[Lines of data]
┌────────
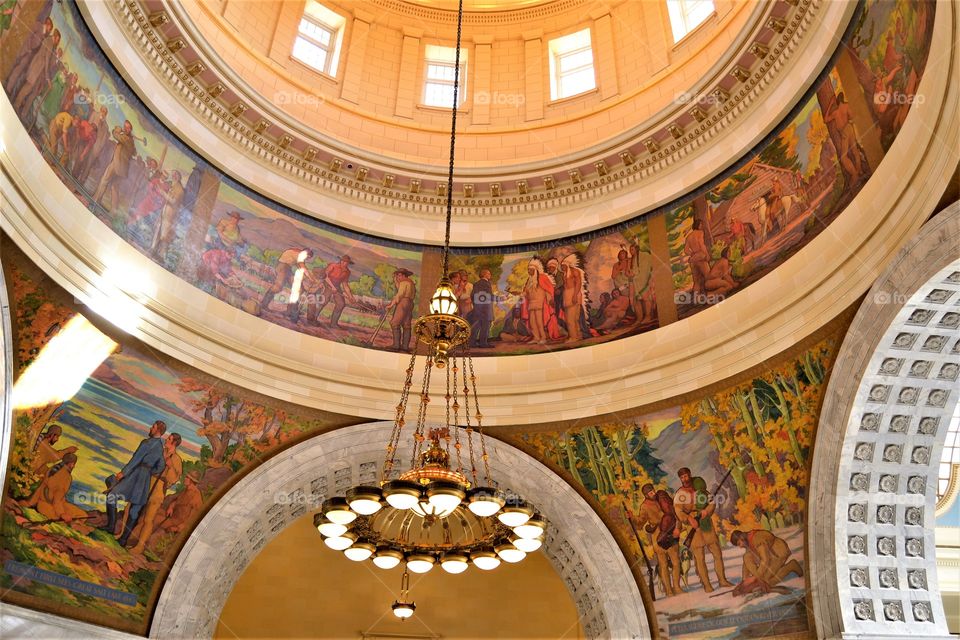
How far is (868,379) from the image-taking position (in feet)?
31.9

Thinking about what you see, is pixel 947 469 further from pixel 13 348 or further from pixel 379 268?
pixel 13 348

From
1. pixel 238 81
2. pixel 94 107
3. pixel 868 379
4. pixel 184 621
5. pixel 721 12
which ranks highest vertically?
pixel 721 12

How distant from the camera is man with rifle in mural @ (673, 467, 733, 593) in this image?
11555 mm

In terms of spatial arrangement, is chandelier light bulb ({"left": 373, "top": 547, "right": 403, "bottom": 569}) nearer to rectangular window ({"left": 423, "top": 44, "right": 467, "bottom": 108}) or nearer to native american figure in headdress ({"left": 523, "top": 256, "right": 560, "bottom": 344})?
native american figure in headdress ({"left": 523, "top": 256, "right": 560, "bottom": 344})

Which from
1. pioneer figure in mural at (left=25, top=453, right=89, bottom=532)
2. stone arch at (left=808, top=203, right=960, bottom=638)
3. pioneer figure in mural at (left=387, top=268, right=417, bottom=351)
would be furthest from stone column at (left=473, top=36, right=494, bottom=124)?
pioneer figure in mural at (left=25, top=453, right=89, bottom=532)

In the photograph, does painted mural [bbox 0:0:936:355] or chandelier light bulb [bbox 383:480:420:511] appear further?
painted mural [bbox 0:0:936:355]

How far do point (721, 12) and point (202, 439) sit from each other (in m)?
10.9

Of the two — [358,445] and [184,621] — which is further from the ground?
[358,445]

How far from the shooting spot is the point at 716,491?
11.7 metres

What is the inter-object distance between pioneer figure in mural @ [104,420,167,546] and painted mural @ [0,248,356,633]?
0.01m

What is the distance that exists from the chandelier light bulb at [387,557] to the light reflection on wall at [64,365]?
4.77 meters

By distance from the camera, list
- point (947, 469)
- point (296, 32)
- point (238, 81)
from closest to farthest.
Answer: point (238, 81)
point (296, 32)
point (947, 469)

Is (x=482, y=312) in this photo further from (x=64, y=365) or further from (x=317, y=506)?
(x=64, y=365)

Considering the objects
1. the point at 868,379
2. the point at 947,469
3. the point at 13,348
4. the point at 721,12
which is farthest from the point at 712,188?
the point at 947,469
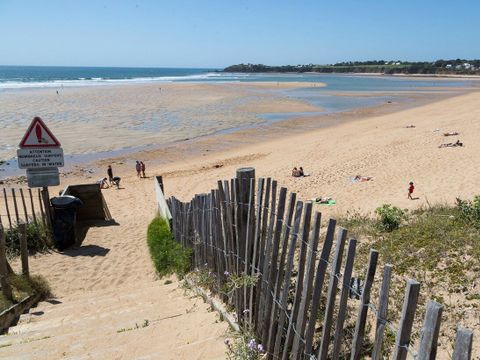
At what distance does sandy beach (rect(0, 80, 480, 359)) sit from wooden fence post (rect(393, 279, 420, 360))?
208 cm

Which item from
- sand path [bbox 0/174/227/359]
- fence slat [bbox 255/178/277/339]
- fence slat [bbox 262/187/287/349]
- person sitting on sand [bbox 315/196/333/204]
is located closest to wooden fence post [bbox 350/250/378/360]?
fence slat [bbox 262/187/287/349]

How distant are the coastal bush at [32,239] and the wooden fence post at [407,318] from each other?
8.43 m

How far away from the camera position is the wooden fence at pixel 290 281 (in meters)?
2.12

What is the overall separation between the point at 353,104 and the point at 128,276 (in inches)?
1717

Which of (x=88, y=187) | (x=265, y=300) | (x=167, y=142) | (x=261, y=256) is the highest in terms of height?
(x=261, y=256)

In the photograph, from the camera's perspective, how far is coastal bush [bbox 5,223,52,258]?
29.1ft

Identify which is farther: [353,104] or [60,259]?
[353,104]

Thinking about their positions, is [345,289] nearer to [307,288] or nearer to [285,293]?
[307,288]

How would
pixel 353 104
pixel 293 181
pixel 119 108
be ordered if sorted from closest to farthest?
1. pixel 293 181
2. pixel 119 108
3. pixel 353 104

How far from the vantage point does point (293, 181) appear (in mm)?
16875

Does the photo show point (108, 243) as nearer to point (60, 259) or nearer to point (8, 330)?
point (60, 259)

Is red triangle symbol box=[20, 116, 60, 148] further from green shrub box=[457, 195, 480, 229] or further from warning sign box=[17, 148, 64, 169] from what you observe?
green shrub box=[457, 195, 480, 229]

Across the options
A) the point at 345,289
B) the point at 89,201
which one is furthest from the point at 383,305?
└────────
WRITTEN REQUEST: Copy out the lines above word for word, leaving out the pictures.

CORRECT ANSWER:
How far is (868,379) from the image-taking position (in feet)?
31.9

Thinking about what you see, is pixel 947 469 further from pixel 13 348 or further from pixel 379 268?
pixel 13 348

From
1. pixel 238 81
2. pixel 94 107
3. pixel 868 379
4. pixel 184 621
5. pixel 721 12
which ranks highest vertically?
pixel 721 12

How distant from the camera is man with rifle in mural @ (673, 467, 733, 593) in this image?
11555 mm

In terms of spatial arrangement, is chandelier light bulb ({"left": 373, "top": 547, "right": 403, "bottom": 569}) nearer to rectangular window ({"left": 423, "top": 44, "right": 467, "bottom": 108}) or nearer to native american figure in headdress ({"left": 523, "top": 256, "right": 560, "bottom": 344})?
native american figure in headdress ({"left": 523, "top": 256, "right": 560, "bottom": 344})

Which from
1. pioneer figure in mural at (left=25, top=453, right=89, bottom=532)
2. stone arch at (left=808, top=203, right=960, bottom=638)
3. pioneer figure in mural at (left=387, top=268, right=417, bottom=351)
would be furthest from stone column at (left=473, top=36, right=494, bottom=124)?
pioneer figure in mural at (left=25, top=453, right=89, bottom=532)

In the photograph, does painted mural [bbox 0:0:936:355] or chandelier light bulb [bbox 383:480:420:511] appear further?
painted mural [bbox 0:0:936:355]

How far do point (721, 12) and point (202, 439) sit from each other (in m)?
10.9

Of the two — [358,445] and [184,621] — which is further from the ground?
[358,445]

How far from the shooting spot is the point at 716,491?
11.7 metres

What is the inter-object distance between pioneer figure in mural @ [104,420,167,546] and painted mural @ [0,248,356,633]?
0.01m

What is the distance that exists from the chandelier light bulb at [387,557] to the light reflection on wall at [64,365]?
4.77 meters

By distance from the camera, list
- point (947, 469)
- point (296, 32)
- point (238, 81)
from closest to farthest.
Answer: point (238, 81)
point (296, 32)
point (947, 469)

Is (x=482, y=312) in this photo further from (x=64, y=365) or further from (x=317, y=506)?
(x=64, y=365)

Considering the objects
1. the point at 868,379
2. the point at 947,469
3. the point at 13,348
4. the point at 721,12
which is farthest from the point at 712,188?
the point at 947,469
At what distance does sandy beach (rect(0, 80, 480, 359)) sit from wooden fence post (rect(393, 279, 420, 360))?
208 cm

Which item from
- sand path [bbox 0/174/227/359]
- fence slat [bbox 255/178/277/339]
- fence slat [bbox 262/187/287/349]
- person sitting on sand [bbox 315/196/333/204]
is located closest to wooden fence post [bbox 350/250/378/360]?
fence slat [bbox 262/187/287/349]

How distant are the coastal bush at [32,239] and the wooden fence post at [407,318] from each other?
8.43 m

How far away from the camera position is the wooden fence at pixel 290 281 (in meters)?
2.12

What is the overall separation between the point at 353,104 and the point at 128,276 (in inches)?
1717

Which of (x=88, y=187) | (x=265, y=300) | (x=167, y=142) | (x=261, y=256) is the highest in terms of height?
(x=261, y=256)

In the photograph, from the camera's perspective, how far is coastal bush [bbox 5,223,52,258]?
29.1ft

Identify which is farther: [353,104] or [60,259]?
[353,104]

Thinking about their positions, is [345,289] nearer to [307,288] or nearer to [285,293]?
[307,288]

How would
pixel 353 104
pixel 293 181
pixel 119 108
be ordered if sorted from closest to farthest?
1. pixel 293 181
2. pixel 119 108
3. pixel 353 104

How far from the vantage point does point (293, 181) appear (in mm)?
16875

Does the photo show point (108, 243) as nearer to point (60, 259) or nearer to point (8, 330)?
point (60, 259)

Is red triangle symbol box=[20, 116, 60, 148] further from green shrub box=[457, 195, 480, 229] or further from warning sign box=[17, 148, 64, 169] from what you observe?
green shrub box=[457, 195, 480, 229]

Across the options
A) the point at 345,289
B) the point at 89,201
which one is furthest from the point at 383,305?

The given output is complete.